#python #tensorflow #machine-learning #keras #deep-learning
#питон #тензорный поток #машинное обучение #keras #глубокое обучение
Вопрос:
У меня есть набор данных, содержащий сегменты 3D фиксированной длины в форме (1,200,4)
, которые я хотел бы передать в Antoencoder с полностью подключенными слоями, аналогично:
encoder
autoencoder.add(Dense(200, input_shape=(self.input_dim,), activation='relu'))
autoencoder.add(Dense(100, input_shape=(self.input_dim,), activation='relu'))
autoencoder.add(Dense(80, input_shape=(self.input_dim,), activation='linear'))
autoencoder.add(Dense(encoding_dim, input_shape=(self.input_dim,), activation='linear'))
#decoder
autoencoder.add(Dense(80, activation='linear'))
autoencoder.add(Dense(100, activation='relu'))
autoencoder.add(Dense(200, activation='relu'))
autoencoder.add(Dense(self.input_dim, activation='linear'))

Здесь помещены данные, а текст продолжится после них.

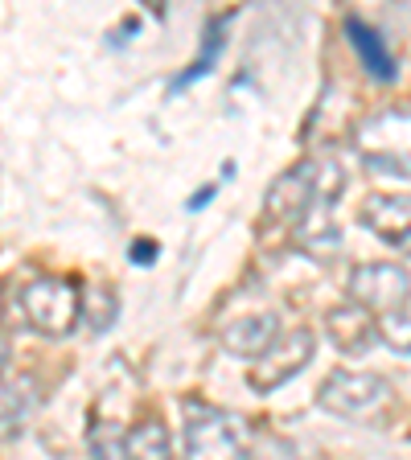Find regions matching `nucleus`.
Wrapping results in <instances>:
<instances>
[{
	"instance_id": "4",
	"label": "nucleus",
	"mask_w": 411,
	"mask_h": 460,
	"mask_svg": "<svg viewBox=\"0 0 411 460\" xmlns=\"http://www.w3.org/2000/svg\"><path fill=\"white\" fill-rule=\"evenodd\" d=\"M21 313L33 329L49 337H67L75 333V325L83 321V296L70 279L58 276H38L33 284L21 288Z\"/></svg>"
},
{
	"instance_id": "9",
	"label": "nucleus",
	"mask_w": 411,
	"mask_h": 460,
	"mask_svg": "<svg viewBox=\"0 0 411 460\" xmlns=\"http://www.w3.org/2000/svg\"><path fill=\"white\" fill-rule=\"evenodd\" d=\"M313 190H317V164H300V169L284 172V177H280V181L268 190L264 218L297 230V222L305 218L308 201H313Z\"/></svg>"
},
{
	"instance_id": "3",
	"label": "nucleus",
	"mask_w": 411,
	"mask_h": 460,
	"mask_svg": "<svg viewBox=\"0 0 411 460\" xmlns=\"http://www.w3.org/2000/svg\"><path fill=\"white\" fill-rule=\"evenodd\" d=\"M317 402L326 407V411L342 415V420H358V423H371L387 411L395 402V391L387 378L379 374H358V370H337L326 378Z\"/></svg>"
},
{
	"instance_id": "12",
	"label": "nucleus",
	"mask_w": 411,
	"mask_h": 460,
	"mask_svg": "<svg viewBox=\"0 0 411 460\" xmlns=\"http://www.w3.org/2000/svg\"><path fill=\"white\" fill-rule=\"evenodd\" d=\"M345 38H350V46L358 49V58H362V66L371 78H379V83H395V58L391 49H387L383 33L379 29H371L362 17H345Z\"/></svg>"
},
{
	"instance_id": "10",
	"label": "nucleus",
	"mask_w": 411,
	"mask_h": 460,
	"mask_svg": "<svg viewBox=\"0 0 411 460\" xmlns=\"http://www.w3.org/2000/svg\"><path fill=\"white\" fill-rule=\"evenodd\" d=\"M280 337V316L276 313H259V316H243V321H230L219 333L222 349L235 358H264L276 345Z\"/></svg>"
},
{
	"instance_id": "5",
	"label": "nucleus",
	"mask_w": 411,
	"mask_h": 460,
	"mask_svg": "<svg viewBox=\"0 0 411 460\" xmlns=\"http://www.w3.org/2000/svg\"><path fill=\"white\" fill-rule=\"evenodd\" d=\"M251 428L235 411H201L185 428V460H247Z\"/></svg>"
},
{
	"instance_id": "6",
	"label": "nucleus",
	"mask_w": 411,
	"mask_h": 460,
	"mask_svg": "<svg viewBox=\"0 0 411 460\" xmlns=\"http://www.w3.org/2000/svg\"><path fill=\"white\" fill-rule=\"evenodd\" d=\"M350 300L371 316H395L411 300V276L395 263H362L350 271Z\"/></svg>"
},
{
	"instance_id": "19",
	"label": "nucleus",
	"mask_w": 411,
	"mask_h": 460,
	"mask_svg": "<svg viewBox=\"0 0 411 460\" xmlns=\"http://www.w3.org/2000/svg\"><path fill=\"white\" fill-rule=\"evenodd\" d=\"M156 259V243H132V263H153Z\"/></svg>"
},
{
	"instance_id": "18",
	"label": "nucleus",
	"mask_w": 411,
	"mask_h": 460,
	"mask_svg": "<svg viewBox=\"0 0 411 460\" xmlns=\"http://www.w3.org/2000/svg\"><path fill=\"white\" fill-rule=\"evenodd\" d=\"M379 341L391 345L395 354H411V316L407 313L379 316Z\"/></svg>"
},
{
	"instance_id": "13",
	"label": "nucleus",
	"mask_w": 411,
	"mask_h": 460,
	"mask_svg": "<svg viewBox=\"0 0 411 460\" xmlns=\"http://www.w3.org/2000/svg\"><path fill=\"white\" fill-rule=\"evenodd\" d=\"M128 460H169V428H165L156 415L140 420L132 431H128Z\"/></svg>"
},
{
	"instance_id": "11",
	"label": "nucleus",
	"mask_w": 411,
	"mask_h": 460,
	"mask_svg": "<svg viewBox=\"0 0 411 460\" xmlns=\"http://www.w3.org/2000/svg\"><path fill=\"white\" fill-rule=\"evenodd\" d=\"M326 325H329V337H334V345L342 354H366L371 341L379 337V321H371V313L358 308L354 300L334 308V313L326 316Z\"/></svg>"
},
{
	"instance_id": "15",
	"label": "nucleus",
	"mask_w": 411,
	"mask_h": 460,
	"mask_svg": "<svg viewBox=\"0 0 411 460\" xmlns=\"http://www.w3.org/2000/svg\"><path fill=\"white\" fill-rule=\"evenodd\" d=\"M29 407H33V399H29V383H25V378H21V383L4 378V436H9V440H17V436H21Z\"/></svg>"
},
{
	"instance_id": "1",
	"label": "nucleus",
	"mask_w": 411,
	"mask_h": 460,
	"mask_svg": "<svg viewBox=\"0 0 411 460\" xmlns=\"http://www.w3.org/2000/svg\"><path fill=\"white\" fill-rule=\"evenodd\" d=\"M354 148L374 172L411 177V111L383 107V111L366 115L354 132Z\"/></svg>"
},
{
	"instance_id": "8",
	"label": "nucleus",
	"mask_w": 411,
	"mask_h": 460,
	"mask_svg": "<svg viewBox=\"0 0 411 460\" xmlns=\"http://www.w3.org/2000/svg\"><path fill=\"white\" fill-rule=\"evenodd\" d=\"M358 218H362V226L371 234H379L383 243H391V247L411 255V198L407 193H374V198L362 201Z\"/></svg>"
},
{
	"instance_id": "2",
	"label": "nucleus",
	"mask_w": 411,
	"mask_h": 460,
	"mask_svg": "<svg viewBox=\"0 0 411 460\" xmlns=\"http://www.w3.org/2000/svg\"><path fill=\"white\" fill-rule=\"evenodd\" d=\"M342 190H345V172L337 169V164H317L313 201H308L305 218L292 230V234H297V247L305 251V255L321 259V263L342 255V234H337V226H334V206H337V198H342Z\"/></svg>"
},
{
	"instance_id": "14",
	"label": "nucleus",
	"mask_w": 411,
	"mask_h": 460,
	"mask_svg": "<svg viewBox=\"0 0 411 460\" xmlns=\"http://www.w3.org/2000/svg\"><path fill=\"white\" fill-rule=\"evenodd\" d=\"M230 25V13H222L219 21H210L206 25V41H201V54L190 62V70H185L177 83H173V91H182V86H190V83H198L201 75H210V62H219V54H222V29Z\"/></svg>"
},
{
	"instance_id": "7",
	"label": "nucleus",
	"mask_w": 411,
	"mask_h": 460,
	"mask_svg": "<svg viewBox=\"0 0 411 460\" xmlns=\"http://www.w3.org/2000/svg\"><path fill=\"white\" fill-rule=\"evenodd\" d=\"M313 354H317V337L308 333V329H288V333H280L276 345H272L264 358H255V366L247 370L251 391H259V394L280 391V386L292 383V378L313 362Z\"/></svg>"
},
{
	"instance_id": "16",
	"label": "nucleus",
	"mask_w": 411,
	"mask_h": 460,
	"mask_svg": "<svg viewBox=\"0 0 411 460\" xmlns=\"http://www.w3.org/2000/svg\"><path fill=\"white\" fill-rule=\"evenodd\" d=\"M115 316H120V305H115V296L107 292V288H91V292H83V321L95 329V333L112 329Z\"/></svg>"
},
{
	"instance_id": "20",
	"label": "nucleus",
	"mask_w": 411,
	"mask_h": 460,
	"mask_svg": "<svg viewBox=\"0 0 411 460\" xmlns=\"http://www.w3.org/2000/svg\"><path fill=\"white\" fill-rule=\"evenodd\" d=\"M214 193H219V185H201V190L190 198V210H201V206H206V201H210Z\"/></svg>"
},
{
	"instance_id": "17",
	"label": "nucleus",
	"mask_w": 411,
	"mask_h": 460,
	"mask_svg": "<svg viewBox=\"0 0 411 460\" xmlns=\"http://www.w3.org/2000/svg\"><path fill=\"white\" fill-rule=\"evenodd\" d=\"M124 431L120 428H107V423H91V456L95 460H128L124 448Z\"/></svg>"
}]
</instances>
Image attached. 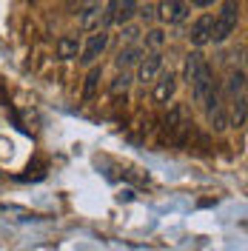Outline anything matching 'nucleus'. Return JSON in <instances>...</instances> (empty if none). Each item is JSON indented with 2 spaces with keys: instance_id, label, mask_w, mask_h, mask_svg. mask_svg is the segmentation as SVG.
Listing matches in <instances>:
<instances>
[{
  "instance_id": "9d476101",
  "label": "nucleus",
  "mask_w": 248,
  "mask_h": 251,
  "mask_svg": "<svg viewBox=\"0 0 248 251\" xmlns=\"http://www.w3.org/2000/svg\"><path fill=\"white\" fill-rule=\"evenodd\" d=\"M140 57H143V49L137 46V43H131V46H125L117 51V57H114V66L120 69V72H125V69H131V66H137Z\"/></svg>"
},
{
  "instance_id": "aec40b11",
  "label": "nucleus",
  "mask_w": 248,
  "mask_h": 251,
  "mask_svg": "<svg viewBox=\"0 0 248 251\" xmlns=\"http://www.w3.org/2000/svg\"><path fill=\"white\" fill-rule=\"evenodd\" d=\"M137 15L143 17L146 23H151V20H154V17H157V9H154V6H149V3H146L143 9H137Z\"/></svg>"
},
{
  "instance_id": "20e7f679",
  "label": "nucleus",
  "mask_w": 248,
  "mask_h": 251,
  "mask_svg": "<svg viewBox=\"0 0 248 251\" xmlns=\"http://www.w3.org/2000/svg\"><path fill=\"white\" fill-rule=\"evenodd\" d=\"M157 17L163 23H169V26H177V23H183L188 17V3L186 0H163L157 6Z\"/></svg>"
},
{
  "instance_id": "7ed1b4c3",
  "label": "nucleus",
  "mask_w": 248,
  "mask_h": 251,
  "mask_svg": "<svg viewBox=\"0 0 248 251\" xmlns=\"http://www.w3.org/2000/svg\"><path fill=\"white\" fill-rule=\"evenodd\" d=\"M106 46H109V31L106 29L92 31V34L86 37V43L80 46V63H83V66H94V63L100 60V54L106 51Z\"/></svg>"
},
{
  "instance_id": "9b49d317",
  "label": "nucleus",
  "mask_w": 248,
  "mask_h": 251,
  "mask_svg": "<svg viewBox=\"0 0 248 251\" xmlns=\"http://www.w3.org/2000/svg\"><path fill=\"white\" fill-rule=\"evenodd\" d=\"M100 80H103V66H92V72L86 75V86H83V100H92L97 94Z\"/></svg>"
},
{
  "instance_id": "4468645a",
  "label": "nucleus",
  "mask_w": 248,
  "mask_h": 251,
  "mask_svg": "<svg viewBox=\"0 0 248 251\" xmlns=\"http://www.w3.org/2000/svg\"><path fill=\"white\" fill-rule=\"evenodd\" d=\"M231 126H237V128H243L246 126V94H240V97H234L231 100Z\"/></svg>"
},
{
  "instance_id": "ddd939ff",
  "label": "nucleus",
  "mask_w": 248,
  "mask_h": 251,
  "mask_svg": "<svg viewBox=\"0 0 248 251\" xmlns=\"http://www.w3.org/2000/svg\"><path fill=\"white\" fill-rule=\"evenodd\" d=\"M137 9H140V0H117V23H128L137 15Z\"/></svg>"
},
{
  "instance_id": "39448f33",
  "label": "nucleus",
  "mask_w": 248,
  "mask_h": 251,
  "mask_svg": "<svg viewBox=\"0 0 248 251\" xmlns=\"http://www.w3.org/2000/svg\"><path fill=\"white\" fill-rule=\"evenodd\" d=\"M160 72H163V54H160V51H149V54L140 57V63H137V80L140 83H154Z\"/></svg>"
},
{
  "instance_id": "6e6552de",
  "label": "nucleus",
  "mask_w": 248,
  "mask_h": 251,
  "mask_svg": "<svg viewBox=\"0 0 248 251\" xmlns=\"http://www.w3.org/2000/svg\"><path fill=\"white\" fill-rule=\"evenodd\" d=\"M80 37L77 34H63L60 40L54 43V54H57V60H77L80 57Z\"/></svg>"
},
{
  "instance_id": "f03ea898",
  "label": "nucleus",
  "mask_w": 248,
  "mask_h": 251,
  "mask_svg": "<svg viewBox=\"0 0 248 251\" xmlns=\"http://www.w3.org/2000/svg\"><path fill=\"white\" fill-rule=\"evenodd\" d=\"M240 23V0H225V6L220 9V15L214 17V26H211V43H223L228 40Z\"/></svg>"
},
{
  "instance_id": "f257e3e1",
  "label": "nucleus",
  "mask_w": 248,
  "mask_h": 251,
  "mask_svg": "<svg viewBox=\"0 0 248 251\" xmlns=\"http://www.w3.org/2000/svg\"><path fill=\"white\" fill-rule=\"evenodd\" d=\"M186 77H188V83H191V92H194V100H197V103H205V100L211 97V92L217 89V86H214V72H211L208 60L202 57L200 51H191V54H188Z\"/></svg>"
},
{
  "instance_id": "1a4fd4ad",
  "label": "nucleus",
  "mask_w": 248,
  "mask_h": 251,
  "mask_svg": "<svg viewBox=\"0 0 248 251\" xmlns=\"http://www.w3.org/2000/svg\"><path fill=\"white\" fill-rule=\"evenodd\" d=\"M100 17H103V6L97 0H89L80 12V29L83 31H97L100 29Z\"/></svg>"
},
{
  "instance_id": "dca6fc26",
  "label": "nucleus",
  "mask_w": 248,
  "mask_h": 251,
  "mask_svg": "<svg viewBox=\"0 0 248 251\" xmlns=\"http://www.w3.org/2000/svg\"><path fill=\"white\" fill-rule=\"evenodd\" d=\"M111 26H117V0H106V9L100 17V29H111Z\"/></svg>"
},
{
  "instance_id": "423d86ee",
  "label": "nucleus",
  "mask_w": 248,
  "mask_h": 251,
  "mask_svg": "<svg viewBox=\"0 0 248 251\" xmlns=\"http://www.w3.org/2000/svg\"><path fill=\"white\" fill-rule=\"evenodd\" d=\"M211 26H214V15H202L191 23V31H188V43L191 46H205L211 43Z\"/></svg>"
},
{
  "instance_id": "a211bd4d",
  "label": "nucleus",
  "mask_w": 248,
  "mask_h": 251,
  "mask_svg": "<svg viewBox=\"0 0 248 251\" xmlns=\"http://www.w3.org/2000/svg\"><path fill=\"white\" fill-rule=\"evenodd\" d=\"M163 43H166V31H163V29H149V31H146V46H149V49L160 51Z\"/></svg>"
},
{
  "instance_id": "f8f14e48",
  "label": "nucleus",
  "mask_w": 248,
  "mask_h": 251,
  "mask_svg": "<svg viewBox=\"0 0 248 251\" xmlns=\"http://www.w3.org/2000/svg\"><path fill=\"white\" fill-rule=\"evenodd\" d=\"M225 92H228V97H240V94H246V72L240 69V72H231V77H228V83H225Z\"/></svg>"
},
{
  "instance_id": "2eb2a0df",
  "label": "nucleus",
  "mask_w": 248,
  "mask_h": 251,
  "mask_svg": "<svg viewBox=\"0 0 248 251\" xmlns=\"http://www.w3.org/2000/svg\"><path fill=\"white\" fill-rule=\"evenodd\" d=\"M166 134H177L180 128H183V109L180 106H174V109L169 111V117H166Z\"/></svg>"
},
{
  "instance_id": "4be33fe9",
  "label": "nucleus",
  "mask_w": 248,
  "mask_h": 251,
  "mask_svg": "<svg viewBox=\"0 0 248 251\" xmlns=\"http://www.w3.org/2000/svg\"><path fill=\"white\" fill-rule=\"evenodd\" d=\"M97 3H100V0H97Z\"/></svg>"
},
{
  "instance_id": "f3484780",
  "label": "nucleus",
  "mask_w": 248,
  "mask_h": 251,
  "mask_svg": "<svg viewBox=\"0 0 248 251\" xmlns=\"http://www.w3.org/2000/svg\"><path fill=\"white\" fill-rule=\"evenodd\" d=\"M128 86H131V75H128V72H120V75L109 83V92L111 94H120V92L125 94L128 92Z\"/></svg>"
},
{
  "instance_id": "0eeeda50",
  "label": "nucleus",
  "mask_w": 248,
  "mask_h": 251,
  "mask_svg": "<svg viewBox=\"0 0 248 251\" xmlns=\"http://www.w3.org/2000/svg\"><path fill=\"white\" fill-rule=\"evenodd\" d=\"M177 92V77H174V72H160L154 80V100L157 103H169L171 97Z\"/></svg>"
},
{
  "instance_id": "412c9836",
  "label": "nucleus",
  "mask_w": 248,
  "mask_h": 251,
  "mask_svg": "<svg viewBox=\"0 0 248 251\" xmlns=\"http://www.w3.org/2000/svg\"><path fill=\"white\" fill-rule=\"evenodd\" d=\"M197 9H208V6H214V0H191Z\"/></svg>"
},
{
  "instance_id": "6ab92c4d",
  "label": "nucleus",
  "mask_w": 248,
  "mask_h": 251,
  "mask_svg": "<svg viewBox=\"0 0 248 251\" xmlns=\"http://www.w3.org/2000/svg\"><path fill=\"white\" fill-rule=\"evenodd\" d=\"M137 37H140L137 26H125V29H123V40L128 43V46H131V43H137Z\"/></svg>"
}]
</instances>
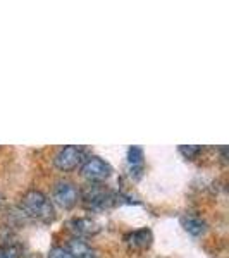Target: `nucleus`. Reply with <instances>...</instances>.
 <instances>
[{
	"label": "nucleus",
	"instance_id": "9b49d317",
	"mask_svg": "<svg viewBox=\"0 0 229 258\" xmlns=\"http://www.w3.org/2000/svg\"><path fill=\"white\" fill-rule=\"evenodd\" d=\"M0 258H19V248L12 244L0 246Z\"/></svg>",
	"mask_w": 229,
	"mask_h": 258
},
{
	"label": "nucleus",
	"instance_id": "0eeeda50",
	"mask_svg": "<svg viewBox=\"0 0 229 258\" xmlns=\"http://www.w3.org/2000/svg\"><path fill=\"white\" fill-rule=\"evenodd\" d=\"M143 150L140 147H130L128 148V164H130V174L131 177L140 179L143 176Z\"/></svg>",
	"mask_w": 229,
	"mask_h": 258
},
{
	"label": "nucleus",
	"instance_id": "9d476101",
	"mask_svg": "<svg viewBox=\"0 0 229 258\" xmlns=\"http://www.w3.org/2000/svg\"><path fill=\"white\" fill-rule=\"evenodd\" d=\"M69 227L73 232H76L78 236H91L98 231L97 224L90 219H85V217H80V219H73L69 222Z\"/></svg>",
	"mask_w": 229,
	"mask_h": 258
},
{
	"label": "nucleus",
	"instance_id": "f8f14e48",
	"mask_svg": "<svg viewBox=\"0 0 229 258\" xmlns=\"http://www.w3.org/2000/svg\"><path fill=\"white\" fill-rule=\"evenodd\" d=\"M180 152L186 159H193L197 153L202 152V147H197V145H183V147H180Z\"/></svg>",
	"mask_w": 229,
	"mask_h": 258
},
{
	"label": "nucleus",
	"instance_id": "39448f33",
	"mask_svg": "<svg viewBox=\"0 0 229 258\" xmlns=\"http://www.w3.org/2000/svg\"><path fill=\"white\" fill-rule=\"evenodd\" d=\"M83 160V150L80 147H74V145H69V147H64L59 150V153L53 159V164H55L57 169L64 170H73L76 169L78 165L81 164Z\"/></svg>",
	"mask_w": 229,
	"mask_h": 258
},
{
	"label": "nucleus",
	"instance_id": "1a4fd4ad",
	"mask_svg": "<svg viewBox=\"0 0 229 258\" xmlns=\"http://www.w3.org/2000/svg\"><path fill=\"white\" fill-rule=\"evenodd\" d=\"M181 226L185 229L188 234L195 236V238H198V236H202L203 232H205L207 229V224L203 222L202 219L197 217V215H183L181 217Z\"/></svg>",
	"mask_w": 229,
	"mask_h": 258
},
{
	"label": "nucleus",
	"instance_id": "f257e3e1",
	"mask_svg": "<svg viewBox=\"0 0 229 258\" xmlns=\"http://www.w3.org/2000/svg\"><path fill=\"white\" fill-rule=\"evenodd\" d=\"M21 210L31 219L41 220V222H50L55 217L53 203L50 202L47 195H43L38 189H31L21 198Z\"/></svg>",
	"mask_w": 229,
	"mask_h": 258
},
{
	"label": "nucleus",
	"instance_id": "6e6552de",
	"mask_svg": "<svg viewBox=\"0 0 229 258\" xmlns=\"http://www.w3.org/2000/svg\"><path fill=\"white\" fill-rule=\"evenodd\" d=\"M68 249L71 255H73V258H98L97 251H95L86 241H83L80 238L71 239L68 244Z\"/></svg>",
	"mask_w": 229,
	"mask_h": 258
},
{
	"label": "nucleus",
	"instance_id": "4468645a",
	"mask_svg": "<svg viewBox=\"0 0 229 258\" xmlns=\"http://www.w3.org/2000/svg\"><path fill=\"white\" fill-rule=\"evenodd\" d=\"M2 202H4V197H2V195H0V205H2Z\"/></svg>",
	"mask_w": 229,
	"mask_h": 258
},
{
	"label": "nucleus",
	"instance_id": "20e7f679",
	"mask_svg": "<svg viewBox=\"0 0 229 258\" xmlns=\"http://www.w3.org/2000/svg\"><path fill=\"white\" fill-rule=\"evenodd\" d=\"M52 198L61 209H73L80 200V191L69 181H59L53 186Z\"/></svg>",
	"mask_w": 229,
	"mask_h": 258
},
{
	"label": "nucleus",
	"instance_id": "423d86ee",
	"mask_svg": "<svg viewBox=\"0 0 229 258\" xmlns=\"http://www.w3.org/2000/svg\"><path fill=\"white\" fill-rule=\"evenodd\" d=\"M153 241V236H152V231L150 229H136V231H131L124 236V243L128 244L130 248L133 249H145L152 244Z\"/></svg>",
	"mask_w": 229,
	"mask_h": 258
},
{
	"label": "nucleus",
	"instance_id": "7ed1b4c3",
	"mask_svg": "<svg viewBox=\"0 0 229 258\" xmlns=\"http://www.w3.org/2000/svg\"><path fill=\"white\" fill-rule=\"evenodd\" d=\"M112 174V167L103 159L97 155L88 157L81 165V176L88 179L90 182H100L109 179Z\"/></svg>",
	"mask_w": 229,
	"mask_h": 258
},
{
	"label": "nucleus",
	"instance_id": "ddd939ff",
	"mask_svg": "<svg viewBox=\"0 0 229 258\" xmlns=\"http://www.w3.org/2000/svg\"><path fill=\"white\" fill-rule=\"evenodd\" d=\"M48 258H73V255L69 253L68 248H62V246H55L48 251Z\"/></svg>",
	"mask_w": 229,
	"mask_h": 258
},
{
	"label": "nucleus",
	"instance_id": "f03ea898",
	"mask_svg": "<svg viewBox=\"0 0 229 258\" xmlns=\"http://www.w3.org/2000/svg\"><path fill=\"white\" fill-rule=\"evenodd\" d=\"M85 205L91 210H105L114 205L116 197L100 184H90L83 193Z\"/></svg>",
	"mask_w": 229,
	"mask_h": 258
}]
</instances>
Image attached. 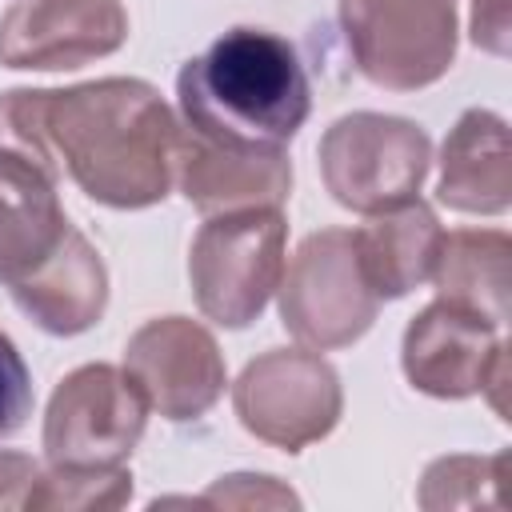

Я знаю, что этот ввод необходимо сгладить перед подачей в эту сеть, я должен был бы добавить Flatten()
слой непосредственно перед первым Dense()
кодировщиком.
В чем я не уверен, так это в способе восстановить входные данные обратно в их собственную форму (1,200,4)
в части декодера.
Если это имеет значение, входные данные состоят из numpy-ndarray сегментов фиксированной длины, таких, что:
print(train_x.shape)
(140508, 1, 200, 4)
Например, допустим, что ввод такой:
X = np.random.randn(3400, 1, 200, 4)
X.shape
(3400, 1, 200, 4)
I как мне применить выравнивающий слой к этому входному сигналу в кодере, а затем восстановить его в декодере для полностью подключенного автоэнкодера, аналогичного описанному выше.
Есть предложения по этому поводу?
Ответ №1:
вот такая возможность… в конце вам нужно просто позаботиться о размерности и выполнить правильную перестройку
encoding_dim = 20
input_shape = (1,200,4)
n_sample = 100
X = np.random.uniform(0,1, (n_sample,) input_shape)
autoencoder = Sequential()
autoencoder.add(Flatten(input_shape=input_shape))
autoencoder.add(Dense(200, activation='relu'))
autoencoder.add(Dense(100, activation='relu'))
autoencoder.add(Dense(80, activation='relu'))
autoencoder.add(Dense(encoding_dim, activation='relu'))
#decoder
autoencoder.add(Dense(80, activation='relu'))
autoencoder.add(Dense(100, activation='relu'))
autoencoder.add(Dense(200, activation='relu'))
autoencoder.add(Dense(np.prod(input_shape), activation='linear'))
autoencoder.add(Reshape(input_shape))
print(autoencoder.summary())
autoencoder.compile('adam', 'mse')
autoencoder.fit(X,X, epochs=3)
Комментарии:
1. Большое вам спасибо за этот ответ. Это действительно помогает.